Publication

Gradient Descent Into Chaos: Hallucinations and Inadvertent Waiver Arising From the Use of AI

By Jack Spence

June 30, 2026

Regardless of the cognitive¹ and environmental² concerns arising from humanity’s increasing use of AI which resulted recently in Pope Leo XIV issuing his first encyclical (“On Safeguarding the Human Person in the Time of Artificial Intelligence”), it is likely that the technology is here to stay. Legal work will be affected as much as anything else. Recent decisions from the English courts offer the opportunity to consider the implications arising from the risks of inaccuracies in the products of AI Platforms, as well as issues in ensuring that communications attract appropriate privilege and/or that parties avoid waiving privilege in materials.

Hallucinations

Despite AI being an initialism for “Artificial Intelligence”, the AI systems and platforms are not themselves intelligent. The platforms with which most users are familiar, Large Language Models, are built on a neural-network architecture called a transformer.³ Training involves a computationally and energy intensive process, feeding tokenised text through the network and using an algorithm called gradient descent to adjust billions of internal parameters within the transformer so that the model becomes better at predicting the next token in a sequence. The resulting neural nets take an input (either from a user, or another piece of software) and process this using the transformer to create a human readable output. The process, however, is essentially probabilistic – the Large Language Model seeks to find the text which would best follow the user’s prompt.

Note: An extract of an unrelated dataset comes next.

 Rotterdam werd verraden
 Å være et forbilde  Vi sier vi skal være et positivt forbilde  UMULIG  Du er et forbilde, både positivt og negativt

Through limitations in training data and tokenisation, as well as misaligned training incentives (for example where models are incentivised in training to provide an answer, rather than just express epistemological uncertainty), the output of Large Language Models can often be incorrect. In June 2024, users could ask Claude 3.5 Sonnet, a Large Language Model produced by Anthropic following a training exercise which cost “a few $10M’s”⁴, how many “Rs” the word strawberry had. The model would confidently and unflinchingly respond:

“There are 2 “r”s in “strawberry”. The word “strawberry” is spelled S-T-R-A-W-B-E-R-R-Y. The first “r” appears after the initial “st” at the beginning of the word. The second “r” is part of the “-rry” ending.”

We can be fairly confident that this particular error, or “hallucination” is a result of the tokenising process – Anthropic’s tokenisation breaks up the word strawberry into two tokens, considered separately and not aggregated, as follows:

strawberry

Newer “reasoning” models (e.g. OpenAI’s o-series, Claude with extended thinking, and DeepSeek-R1) often answer the strawberry question correctly because they are trained to produce intermediate reasoning steps that can break up the word. The underlying tokenisation limitation has not changed.

The actual machinations within the training process underlying the creation of Large Language Models are, however, little understood in practice (although there has been limited progress in interpretability research). As a result of the immense volumes of data ingested and computational manipulation involved in gradient descent, the transformers created (i.e. the algorithm which actually takes a user’s input and spits out an output) are essentially a black box. It is all but impossible for computer scientists to understand why a model says what it does, or pin down misleading outputs to a particular section of the transformer. That leaves us in the unenviable and unattractive position, particularly for lawyers, of being unable to explain how we reach the conclusion contended for.

Although generative AI is a relatively new technology (at least in its more mature form), the courts are now replete with examples of AI drafted submissions being presented to the court and containing either misleading, or entirely false, arguments and authorities.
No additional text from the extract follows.